[Start]
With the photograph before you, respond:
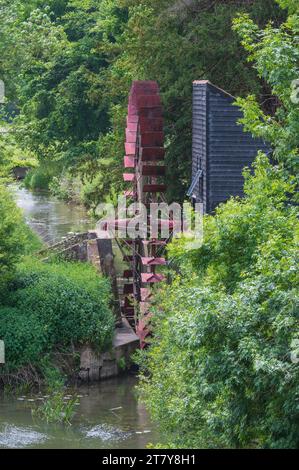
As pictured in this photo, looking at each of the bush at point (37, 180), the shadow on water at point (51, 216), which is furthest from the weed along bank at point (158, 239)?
the bush at point (37, 180)

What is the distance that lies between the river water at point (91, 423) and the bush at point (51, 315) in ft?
3.11

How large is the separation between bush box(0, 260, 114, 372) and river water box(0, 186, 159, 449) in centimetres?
95

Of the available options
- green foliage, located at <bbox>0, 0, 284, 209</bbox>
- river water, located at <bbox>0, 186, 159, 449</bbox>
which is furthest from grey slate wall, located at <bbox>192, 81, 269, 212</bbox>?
river water, located at <bbox>0, 186, 159, 449</bbox>

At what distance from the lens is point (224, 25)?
29781mm

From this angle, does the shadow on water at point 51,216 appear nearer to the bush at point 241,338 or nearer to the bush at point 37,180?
the bush at point 37,180

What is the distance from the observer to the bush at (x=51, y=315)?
953 inches

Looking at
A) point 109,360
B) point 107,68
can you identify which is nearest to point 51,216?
point 107,68

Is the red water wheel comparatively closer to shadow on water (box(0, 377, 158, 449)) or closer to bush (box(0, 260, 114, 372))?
bush (box(0, 260, 114, 372))

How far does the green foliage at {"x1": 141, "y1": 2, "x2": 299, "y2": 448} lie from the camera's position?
531 inches

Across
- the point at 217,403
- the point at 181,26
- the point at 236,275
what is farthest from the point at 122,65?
the point at 217,403

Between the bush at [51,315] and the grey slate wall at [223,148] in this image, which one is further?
the grey slate wall at [223,148]

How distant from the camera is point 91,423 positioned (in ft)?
74.7

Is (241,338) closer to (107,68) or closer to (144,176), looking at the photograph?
(144,176)

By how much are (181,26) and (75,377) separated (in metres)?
10.7
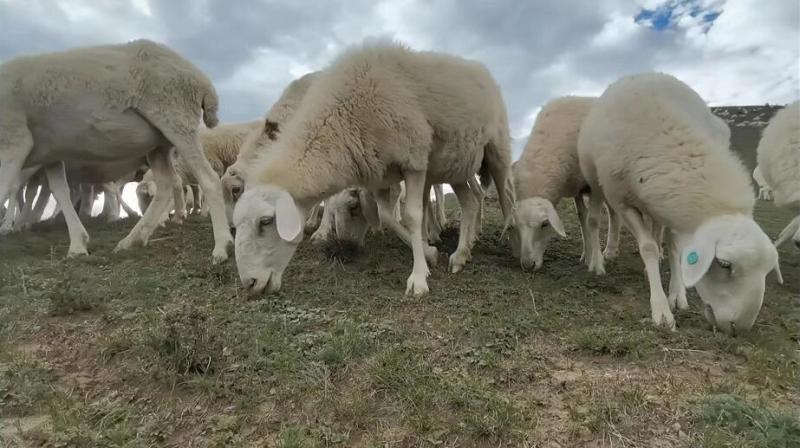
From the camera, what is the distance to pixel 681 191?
4.44 m

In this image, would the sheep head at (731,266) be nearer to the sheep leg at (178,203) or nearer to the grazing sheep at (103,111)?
the grazing sheep at (103,111)

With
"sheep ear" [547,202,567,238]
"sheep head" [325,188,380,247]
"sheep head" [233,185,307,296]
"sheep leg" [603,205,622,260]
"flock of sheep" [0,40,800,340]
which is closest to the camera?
"flock of sheep" [0,40,800,340]

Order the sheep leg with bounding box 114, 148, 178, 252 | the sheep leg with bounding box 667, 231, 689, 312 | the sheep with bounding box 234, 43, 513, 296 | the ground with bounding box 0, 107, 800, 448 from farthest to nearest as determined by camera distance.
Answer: the sheep leg with bounding box 114, 148, 178, 252, the sheep leg with bounding box 667, 231, 689, 312, the sheep with bounding box 234, 43, 513, 296, the ground with bounding box 0, 107, 800, 448

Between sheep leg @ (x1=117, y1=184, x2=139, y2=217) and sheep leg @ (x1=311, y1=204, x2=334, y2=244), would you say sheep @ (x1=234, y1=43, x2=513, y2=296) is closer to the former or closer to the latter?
sheep leg @ (x1=311, y1=204, x2=334, y2=244)

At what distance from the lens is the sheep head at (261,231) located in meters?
4.89

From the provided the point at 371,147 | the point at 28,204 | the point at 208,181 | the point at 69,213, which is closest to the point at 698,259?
the point at 371,147

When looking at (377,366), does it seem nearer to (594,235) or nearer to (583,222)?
(594,235)

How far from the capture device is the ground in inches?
109

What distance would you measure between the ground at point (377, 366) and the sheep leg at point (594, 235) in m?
0.85

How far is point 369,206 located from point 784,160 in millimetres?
5407

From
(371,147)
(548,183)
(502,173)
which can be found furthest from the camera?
(502,173)

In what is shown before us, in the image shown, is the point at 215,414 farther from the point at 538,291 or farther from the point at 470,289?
the point at 538,291

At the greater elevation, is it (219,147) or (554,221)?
(219,147)

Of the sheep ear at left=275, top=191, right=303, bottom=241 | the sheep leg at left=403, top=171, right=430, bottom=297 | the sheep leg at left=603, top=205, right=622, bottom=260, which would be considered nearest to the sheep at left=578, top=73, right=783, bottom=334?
the sheep leg at left=603, top=205, right=622, bottom=260
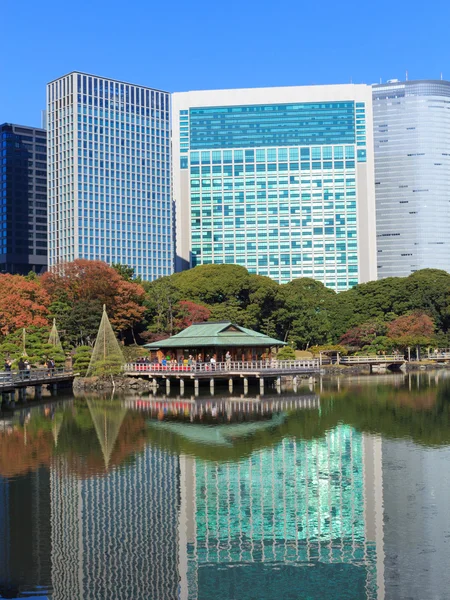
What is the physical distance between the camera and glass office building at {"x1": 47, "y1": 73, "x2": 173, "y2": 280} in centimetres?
12319

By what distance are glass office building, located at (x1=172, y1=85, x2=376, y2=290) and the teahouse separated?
3390 inches

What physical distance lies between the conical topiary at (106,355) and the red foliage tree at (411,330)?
116ft

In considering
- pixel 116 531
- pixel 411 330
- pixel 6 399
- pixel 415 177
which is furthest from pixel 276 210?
pixel 116 531

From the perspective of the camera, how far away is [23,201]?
15088 cm

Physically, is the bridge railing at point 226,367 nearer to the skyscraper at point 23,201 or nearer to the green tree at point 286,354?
the green tree at point 286,354

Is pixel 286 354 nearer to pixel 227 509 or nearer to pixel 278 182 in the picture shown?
pixel 227 509

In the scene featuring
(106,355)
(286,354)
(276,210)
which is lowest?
(286,354)

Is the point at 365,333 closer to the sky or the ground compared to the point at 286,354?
closer to the sky

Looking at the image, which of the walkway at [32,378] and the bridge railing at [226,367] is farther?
the bridge railing at [226,367]

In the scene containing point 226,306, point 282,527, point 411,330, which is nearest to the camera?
point 282,527

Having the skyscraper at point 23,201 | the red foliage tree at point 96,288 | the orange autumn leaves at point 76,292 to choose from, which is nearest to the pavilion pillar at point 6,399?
the orange autumn leaves at point 76,292

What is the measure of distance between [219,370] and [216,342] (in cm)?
253

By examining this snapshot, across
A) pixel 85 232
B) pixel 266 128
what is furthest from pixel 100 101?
pixel 266 128

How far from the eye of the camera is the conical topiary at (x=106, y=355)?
5412cm
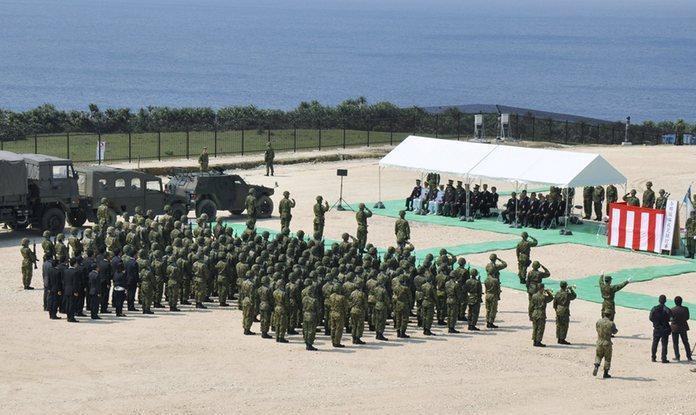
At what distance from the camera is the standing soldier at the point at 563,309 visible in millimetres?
22938

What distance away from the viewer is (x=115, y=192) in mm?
35250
[End]
#### Short exercise
Your task is to quote exactly the lines from the one with "Having the skyscraper" through the end of the material, both included, without reproducing any pictures.

#### Answer for the task
Having the skyscraper at point 23,201 | the red foliage tree at point 96,288 | the orange autumn leaves at point 76,292 to choose from, which is nearest to the pavilion pillar at point 6,399?
the orange autumn leaves at point 76,292

What is the measure of distance between [219,370] and [216,342] (in cm)?
253

By examining this snapshot, across
A) pixel 85 232
B) pixel 266 128
what is furthest from pixel 100 101?
pixel 266 128

How far from the eye of the camera is the conical topiary at (x=106, y=355)?
5412cm
At what distance from the camera is the standing soldier at the point at 563,309 visible in millimetres?
22938

What distance away from the viewer is (x=115, y=192) in mm?
35250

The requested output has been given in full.